Chemical Pregnancy: Very Early Miscarriage

A chemical pregnancy can seem like someone's idea of a cruel joke. The way it goes is that you decide to take an early pregnancy test just around the time you're due for your next period. The test shows a faint positive result. You get all excited and tell your partner, your best friend, and your mother the wonderful new that you're expecting. A few days later, you realize you've started your period and when you consult your physician he says, "I'm sorry. It appears that you've had a chemical pregnancy."

Key Factor

This chain of events leaves you very disappointed and also confused. The term "chemical pregnancy" is the key factor in your confusion. It sounds as though the result was a false positive, and that you were never pregnant at all. But a chemical pregnancy is a real pregnancy. What you've had is in fact, a very early miscarriage.

The medical term "chemical pregnancy" refers to a miscarriage that occurs so early that a late period and a pregnancy test measuring hCG levels in blood or urine are the only indications that you ever conceived.

Doctors make a distinction between a clinical and a chemical pregnancy. A chemical pregnancy ends in miscarriage before the fifth week of pregnancy, or around a week after you miss your period. An ultrasound performed during the first five weeks of pregnancy would fail to show evidence of a gestational sac.
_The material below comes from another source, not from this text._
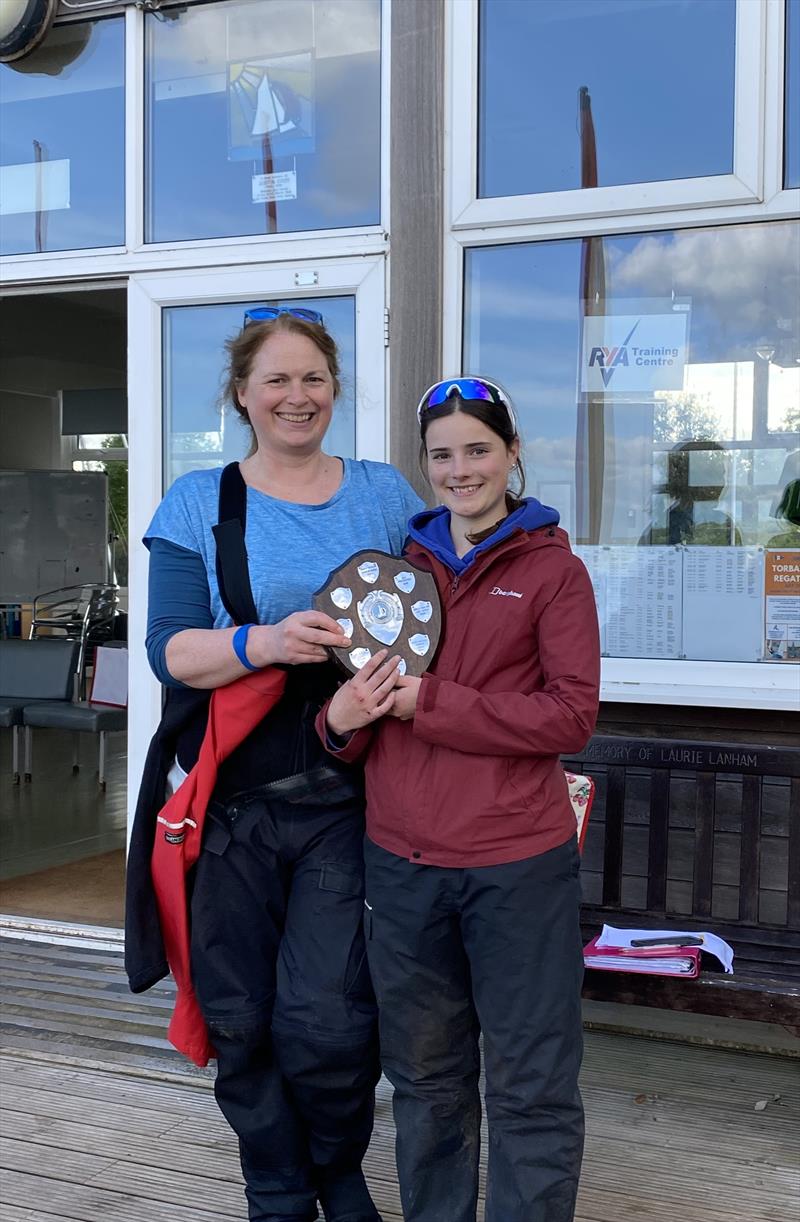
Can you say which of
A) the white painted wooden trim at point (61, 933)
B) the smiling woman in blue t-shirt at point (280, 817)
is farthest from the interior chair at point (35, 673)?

But a clinical pregnancy is confirmed when evidence of the sac can be seen on an ultrasound screening at some time after five weeks of gestation have elapsed.

In Decline

Chemical pregnancies are defined through the main associated symptom of vaginal bleeding that occurs just after a positive result on a pregnancy test. Blood tests will reveal that the already low levels of hCG, the pregnancy hormone that should be rising in a clinical pregnancy, are in decline.

Experts believe that a chemical pregnancy is no different than any other miscarriage in that it occurs for the same reasons, such as possible chromosomal anomalies in the developing embryo. But no one knows for sure since it is just about impossible for researchers to collect samples for chromosomal testing.

Just as experts are unsure that chemical pregnancies are caused by the same reasons as other miscarriages, they also have no idea how often this type of miscarriage occurs. After all, it's not uncommon for a woman to be late anywhere from between a few days to a week in getting her period. Who knows how many few-days-late or week-late periods are, in reality, chemical pregnancies? Doctors posit that as many as 70% of all pregnancies end in miscarriages with many of them the chemical variety. If a woman isn't trying to conceive, she has no reason to run take a pregnancy test at this time, so the fact that she is pregnant may escape her notice.